Voluntary disclosure, all’estero è “un successo”

“UN SUCCESSO” – “In base a quello che ho visto, provvedimenti come quello della voluntary disclosure all’estero sono stati un successo”. Questa l’impressione dell’avvocato Stefano Massarotto (nella foto), dello studio tributario associato Facchini Rossi & Soci, specializzato in servizi di consulenza tributaria. “Così almeno riportano gli intermediari esteri, che hanno clientela di vari Stati”. Di certo è un fatto che dal 2009 in poi, con la crisi del debito sovrano, gli Stati occidentali hanno scelto di aggredire i paradisi fiscali, anche per via dei propri problemi di cassa. “Sulla voluntary disclosure”, aggiunge Massarotto, “c’è un documento dell’Ocse datato 2010: dunque, già la stessa Organizzazione per la cooperazione e lo sviluppo economico spingeva i vari Stati a dire basta ai condoni – o agli scudi, come vogliamo chiamarli – e a riconoscere che la trasparenza è l’unica via”.

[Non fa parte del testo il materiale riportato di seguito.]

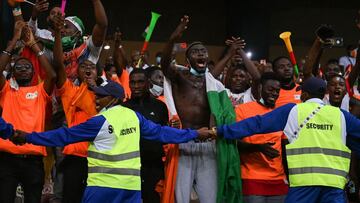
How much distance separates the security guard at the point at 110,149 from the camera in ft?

OBIETTIVO TRASPARENZA – E questa trasparenza si ottiene consentendo ai contribuenti dei diversi Stati di rientrare nella regolarità pagando quanto devono – quindi non il forfait previsto dallo scudo fiscale – con un impianto complessivo che però incoraggi le adesioni (qui i dettagli della voluntary disclosure italiana), anche considerato – come sottolinea più di un esperto – che la direzione è quella dello scambio di informazioni senza più ombre tra i vari paesi e che è difficile che in futuro si apra un’altra finestra per la riemersione dei capitali o per un loro rientro dall’estero senza conseguenze, anche penali. Ecco allora che, nei paesi in cui la voluntary disclosure è già realtà, il risultato in termini di adesioni è “un successo”, secondo le parole di Massarotto. “Gli intermediari esteri – per lo meno i più importanti a livello di clientela italiana – aspettavano solo la legge. La stessa Svizzera, che ha adottato la strategia del denaro regolarizzato e trasparente, attendeva soltanto la disposizione normativa per poter lavorare”, conclude Massarotto.